One of the first recommended actions is to update the "Installer" sources. Go to "Installer", select the "Install" button and go to the "Sources" category. Install the "Community Sources", version 3.3 at this time. By default, the sources list only contained the "AppTapp Official" entry. New applications for 1.1.3, such as "Tweaks (1.1.3)", are populated on the list of available packages, and four new entries are added to the sources list.
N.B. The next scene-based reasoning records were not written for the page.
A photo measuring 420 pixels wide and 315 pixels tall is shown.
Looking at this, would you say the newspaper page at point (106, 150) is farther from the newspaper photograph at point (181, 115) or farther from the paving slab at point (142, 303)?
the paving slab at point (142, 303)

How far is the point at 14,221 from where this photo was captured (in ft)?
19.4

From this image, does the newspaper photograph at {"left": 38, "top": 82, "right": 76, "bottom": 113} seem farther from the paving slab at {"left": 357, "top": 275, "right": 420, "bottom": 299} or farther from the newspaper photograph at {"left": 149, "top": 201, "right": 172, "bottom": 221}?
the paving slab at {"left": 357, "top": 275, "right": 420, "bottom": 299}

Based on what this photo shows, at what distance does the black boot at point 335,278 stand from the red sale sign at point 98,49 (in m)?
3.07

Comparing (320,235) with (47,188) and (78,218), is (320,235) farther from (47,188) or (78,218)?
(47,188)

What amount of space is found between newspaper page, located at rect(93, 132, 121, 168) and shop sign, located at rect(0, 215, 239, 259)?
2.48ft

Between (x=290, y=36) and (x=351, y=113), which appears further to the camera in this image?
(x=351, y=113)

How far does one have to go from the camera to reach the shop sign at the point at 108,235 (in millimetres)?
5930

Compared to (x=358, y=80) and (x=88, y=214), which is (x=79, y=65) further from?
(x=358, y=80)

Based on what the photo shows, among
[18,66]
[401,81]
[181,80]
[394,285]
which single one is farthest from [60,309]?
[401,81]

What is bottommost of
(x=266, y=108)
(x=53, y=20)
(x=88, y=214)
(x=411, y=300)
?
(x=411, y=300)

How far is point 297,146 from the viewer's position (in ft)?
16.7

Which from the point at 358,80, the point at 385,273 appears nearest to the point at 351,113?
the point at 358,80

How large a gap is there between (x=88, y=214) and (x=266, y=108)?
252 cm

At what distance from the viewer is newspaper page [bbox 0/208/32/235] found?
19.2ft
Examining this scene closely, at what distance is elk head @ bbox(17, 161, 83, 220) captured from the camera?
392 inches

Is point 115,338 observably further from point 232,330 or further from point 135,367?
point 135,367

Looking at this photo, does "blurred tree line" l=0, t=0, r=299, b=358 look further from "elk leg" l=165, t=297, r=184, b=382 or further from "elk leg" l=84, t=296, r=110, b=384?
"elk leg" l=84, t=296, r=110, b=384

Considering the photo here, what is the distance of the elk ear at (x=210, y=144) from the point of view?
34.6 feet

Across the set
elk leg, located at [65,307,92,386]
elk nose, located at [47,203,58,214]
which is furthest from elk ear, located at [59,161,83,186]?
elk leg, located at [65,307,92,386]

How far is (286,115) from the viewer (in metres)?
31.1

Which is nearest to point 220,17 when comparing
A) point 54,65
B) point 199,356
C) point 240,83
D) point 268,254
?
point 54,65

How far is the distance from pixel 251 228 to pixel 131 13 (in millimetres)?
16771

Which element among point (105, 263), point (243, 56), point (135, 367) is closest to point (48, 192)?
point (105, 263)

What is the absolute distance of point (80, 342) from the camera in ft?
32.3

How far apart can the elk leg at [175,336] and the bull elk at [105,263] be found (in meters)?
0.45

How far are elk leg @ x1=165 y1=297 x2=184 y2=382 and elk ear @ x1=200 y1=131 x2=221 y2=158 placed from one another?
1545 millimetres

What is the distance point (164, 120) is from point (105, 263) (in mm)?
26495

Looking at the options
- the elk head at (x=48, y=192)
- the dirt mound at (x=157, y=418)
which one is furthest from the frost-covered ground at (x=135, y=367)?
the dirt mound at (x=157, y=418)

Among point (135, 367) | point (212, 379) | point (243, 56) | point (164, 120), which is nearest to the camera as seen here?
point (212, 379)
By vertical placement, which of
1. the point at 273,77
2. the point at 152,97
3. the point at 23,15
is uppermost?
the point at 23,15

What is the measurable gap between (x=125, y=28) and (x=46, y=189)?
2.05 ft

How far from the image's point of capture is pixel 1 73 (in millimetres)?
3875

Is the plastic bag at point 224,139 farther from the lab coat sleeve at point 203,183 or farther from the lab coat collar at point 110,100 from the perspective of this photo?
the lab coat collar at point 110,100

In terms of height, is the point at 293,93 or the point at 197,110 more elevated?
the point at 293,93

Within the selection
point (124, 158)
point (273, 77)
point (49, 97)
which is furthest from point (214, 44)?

Go to "Settings", then "General" and "About" to check that the "Version" now is "1.1.3 (4A93)" while the "Modem Firmware" is still "04.02.13_G". The 1.1.3 version includes new features, that you could be simulated in 1.1.2, although now are already on your device:

• The first thing you notice is that it notifies you about "Edit Home Screen" capabilities. You can now rearrange icons on the Springboard.
• The new Google Maps Faux-GPS, based on triangulating your location using the mobile cell towers, doesn't work because the baseband is not updated during the process. Go to "Installer", "Install" button, "All Packages", search and install "Navizon GPS" (currently version 1.1.4). Create an account in "Navizon" to use the location service, and when it locates you once, you are ready to use the Google Maps Faux-GPS (sometimes you need to set Navizon's "Invisible" switch to "Off").
• You can now send SMS messages to multiple users simultaneously.
  

The previous activation and hardware-based unlock (based on the iSIM card) work perfectly with the new 1.1.3 version. iWorld must not be reinstalled. All capabilities work as they did on 1.1.2, except some of the previously installed third-party applications, plus a few well-known bugs, because now the Springboard runs as "mobile" and not as "root" (good security improvement):

• You need to refresh the sources on "Installer" and reinstall previous software packages. Although at this point you can access the iPhone through SSH and run standard Unix commands, it is recommended to reinstall at least the BSD Subsystem and the OpenSSH server.
  
• Reinstall the "BSD Subsystem" by going to "Installer", use the "Install" button, go to "System", and select and install the "BSD Subsystem" (v2.0). This fixes some VT100 terminal display issues (like backspaces not showing properly).
  
• OpenSSH is a crucial service to manage your iPhone. It can be reinstalled by going to "Installer", select "System" and install "OpenSSH" (currently v.4.6p1-1). There is no icon on the Springboard on 1.1.3 to disable the service, and the device has the default password (root/alpine) :(
  
• You cannot use the Unix "passwd" command to change the password on 1.1.3, as it is broken. Don't even try! You get a message indicating this when you install the BSD Subsystem. Replace the passwd command by uploading this file to the "/usr/bin" iPhone directory (rename it from passwd113 to passwd). Make a copy of the previous passwd file. Change the new file permissions to 755: "chmod 755 /usr/bin/passwd". Now, you can run "passwd" to change the default password from a SSH terminal.
  
• The recommended SSH management tool is called "BossPrefs". Go to "Installer", then select the "Install" button, "All Packages" and install "BossPrefs" (v1.53). It provides capabilities to enable/disable the SSH server and even set its state when the iPhone restarts (through the "Config" menu).
  
• Set up the iPhone to the appropriate timezone. If you go to "Settings" and "Date & Time", when you change the "TimeZone" the "/var/db/timezone/localtime" file is recreated. The directory is now owned by root, but the "Settings" application runs as "mobile", so it cannot recreate it. Change the directory permissions to 777: "chmod 777 /var/db/timezone".
• Re-add the Makayama repository is you want to manage contacts with the iSIM tool.
  

NOTE: The current 1.1.3-3 update fixes several issues of the previous 1.1.3 jailbreaks. There is a similar 1.1.3 method available from Nate True's (FAQ), however, it seems it could present some issues, so the latest Dev Team's (-3) method is the recommended method. More bugs, fixes and 1.1.3 jailbreak versions will appear. From now on, Google is your friend! ;)

Some final iPhone hacking news: Apple's applications signature key required by "official" iPhone third-party applications has leaked, and the iPhone 1.1.3 SDK framework documentation is available.